[Study text — start]

The most striking thing about the cases mentioned above is their sadistic violence. It seems odd that so many of the major sex crimes in the latter half of the nineteenth century should involve this frenzy. The answer undoubtedly lies in the social attitudes of the period. At most levels of society, relations between men and women were stiff and formal. So when sheer sexual lust overcame these inhibitions, the result was a violent explosion that went beyond mere rape.

Of course, there
were
a large number of ordinary rapes, and no doubt it would be possible to disinter these from the police court records of the time. But they were not recorded by writers of crime (such as Major Arthur Griffiths, whose
Mysteries of the Police and Crime
is still the best general introduction to nineteenth ceatury villainy.) Thomas S. Duke’s
Celebrated Criminal Cases of America
is the American equivalent of the
Newgate Calendar
, and was published as late as 1910; yet among its hundred or so cases, there are only three sex crimes. In all three, we observe this same ‘explosive’ element. One is the case of Jesse Pomeroy, already described. Another concerned a ‘degenerate’ named Hadley, who lured a fifteen-year-old girl to a rented house, claiming he needed a baby sitter; she was raped and ‘frightfully mutilated’. The crime was obviously carefully planned - the house had been specially rented - and Hadley was never caught.

The third case is in some ways the most typical. In 1895, twenty-four-year-old Theodore Durrant was a Sunday school superintendent and a prominent member of the Emanuel Baptist Church in San Francisco. He was also in his final year at the Cooper Medical College. He was deeply interested in pretty, twenty-one-year-old Blanche Lamont, a highly religious girl who ‘seldom went to places of amusement’. On 3 April 1895, Miss Lamont left her cookery class and accompanied Durrant to the Emanuel Baptist Church on Bartlett Street. He had the church keys. There he strangled her, and dragged her body up to the belfry, where he stripped and, presumably, raped her. (When the body was later examined, decomposition made it impossible to be specific about this.) He placed two small wooden blocks under her head as a pillow, crossed her hands on her breasts, and left her. He had been alone in the church with her for more than an hour. Downstairs he encountered the church organist, nineteen-year-old George King, a close friend. King observed that Durrant looked pale and shaken. Durrant explained that he had been searching for a gas leak, and had been almost overpowered by escaping gas. King sympathetically went off to buy a bottle of bromo-seltzer; but the story of the gas leak puzzled him, for he could smell no gas, and he knew that plumbers had checked all the fittings recently.

[Study text — finish]
[Extracted material — start]

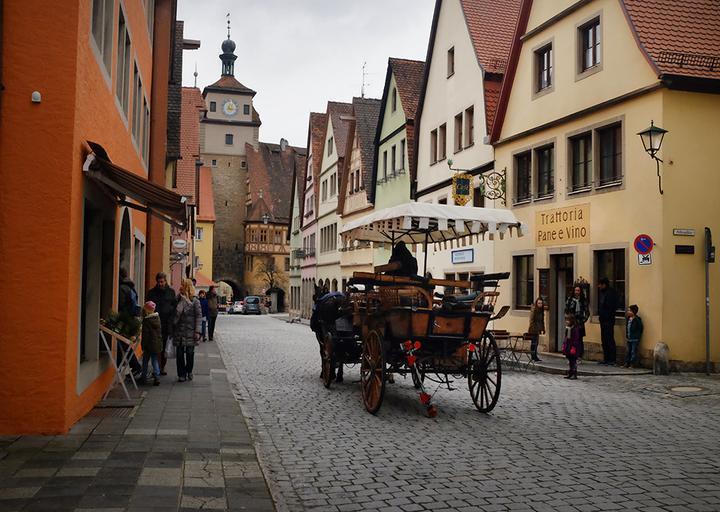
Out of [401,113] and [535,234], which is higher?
[401,113]

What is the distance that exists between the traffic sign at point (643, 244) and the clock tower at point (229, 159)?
76.7m

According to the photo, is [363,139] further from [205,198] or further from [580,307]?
[205,198]

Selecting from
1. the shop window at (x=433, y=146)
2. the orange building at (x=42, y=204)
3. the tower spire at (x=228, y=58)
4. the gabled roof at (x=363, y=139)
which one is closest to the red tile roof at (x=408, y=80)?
the shop window at (x=433, y=146)

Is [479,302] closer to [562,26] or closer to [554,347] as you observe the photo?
[554,347]

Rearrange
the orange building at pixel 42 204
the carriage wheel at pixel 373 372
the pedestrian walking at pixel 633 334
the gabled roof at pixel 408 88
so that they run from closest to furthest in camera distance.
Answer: the orange building at pixel 42 204 → the carriage wheel at pixel 373 372 → the pedestrian walking at pixel 633 334 → the gabled roof at pixel 408 88

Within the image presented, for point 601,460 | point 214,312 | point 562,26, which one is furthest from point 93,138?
point 214,312

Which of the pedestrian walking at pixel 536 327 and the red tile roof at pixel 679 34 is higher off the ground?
the red tile roof at pixel 679 34

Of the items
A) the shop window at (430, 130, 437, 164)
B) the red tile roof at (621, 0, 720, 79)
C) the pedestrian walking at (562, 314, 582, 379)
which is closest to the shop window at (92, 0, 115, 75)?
the pedestrian walking at (562, 314, 582, 379)

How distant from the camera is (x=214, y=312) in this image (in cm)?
2797

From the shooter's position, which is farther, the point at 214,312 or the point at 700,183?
the point at 214,312

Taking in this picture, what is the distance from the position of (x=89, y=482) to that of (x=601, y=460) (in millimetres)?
4456

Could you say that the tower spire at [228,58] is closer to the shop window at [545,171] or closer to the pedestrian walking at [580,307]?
the shop window at [545,171]

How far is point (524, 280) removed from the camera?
868 inches

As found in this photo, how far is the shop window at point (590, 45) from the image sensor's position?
19.1m
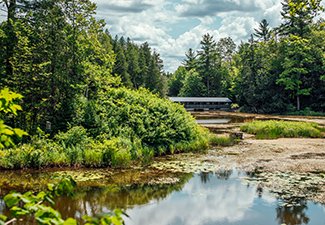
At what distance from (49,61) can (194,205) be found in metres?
11.1

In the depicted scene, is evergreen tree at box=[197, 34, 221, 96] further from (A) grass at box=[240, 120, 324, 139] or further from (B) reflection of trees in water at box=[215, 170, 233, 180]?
(B) reflection of trees in water at box=[215, 170, 233, 180]

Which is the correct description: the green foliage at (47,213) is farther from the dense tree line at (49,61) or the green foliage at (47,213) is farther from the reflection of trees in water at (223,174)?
the dense tree line at (49,61)

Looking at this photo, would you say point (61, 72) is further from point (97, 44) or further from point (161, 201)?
point (161, 201)

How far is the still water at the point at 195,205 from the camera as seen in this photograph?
1001 cm

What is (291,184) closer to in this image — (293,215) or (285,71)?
(293,215)

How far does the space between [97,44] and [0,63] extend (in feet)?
17.4

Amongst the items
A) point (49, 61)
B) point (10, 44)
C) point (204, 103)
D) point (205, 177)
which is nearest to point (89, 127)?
point (49, 61)

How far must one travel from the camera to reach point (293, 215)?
10180 mm

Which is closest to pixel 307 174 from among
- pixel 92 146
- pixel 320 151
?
pixel 320 151

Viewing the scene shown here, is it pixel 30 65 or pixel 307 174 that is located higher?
pixel 30 65

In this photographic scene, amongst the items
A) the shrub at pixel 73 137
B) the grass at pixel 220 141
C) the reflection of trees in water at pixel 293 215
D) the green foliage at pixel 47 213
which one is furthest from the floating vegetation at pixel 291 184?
the green foliage at pixel 47 213

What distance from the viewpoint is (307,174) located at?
14.8m

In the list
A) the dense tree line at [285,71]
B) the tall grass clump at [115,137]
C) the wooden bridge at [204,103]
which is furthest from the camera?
the wooden bridge at [204,103]

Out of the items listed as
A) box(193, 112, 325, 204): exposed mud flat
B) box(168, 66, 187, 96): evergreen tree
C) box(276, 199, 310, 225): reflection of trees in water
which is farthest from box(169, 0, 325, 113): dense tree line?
box(276, 199, 310, 225): reflection of trees in water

[Extracted material — finish]

§ **Exercise set**
(a) Answer these questions from the crime passage:
(i) In what year was Celebrated Criminal Cases of America published?
(ii) On which street did the Emanuel Baptist Church stand?
(iii) What did Durrant place under Blanche Lamont's head?
(b) Write out the part of the crime passage that opens with the words "The most striking" and closes with "beyond mere rape.".
(c) List every person the crime passage mentions by name.
The entries have no connection to the crime passage.

§ **Solutions to the problems**
(a)
(i) 1910
(ii) Bartlett Street
(iii) Two small wooden blocks

(b)
The most striking thing about the cases mentioned above is their sadistic violence. It seems odd that so many of the major sex crimes in the latter half of the nineteenth century should involve this frenzy. The answer undoubtedly lies in the social attitudes of the period. At most levels of society, relations between men and women were stiff and formal. So when sheer sexual lust overcame these inhibitions, the result was a violent explosion that went beyond mere rape.

(c)
Major Arthur Griffiths
Thomas S. Duke
Jesse Pomeroy
Hadley
Theodore Durrant
Blanche Lamont
George King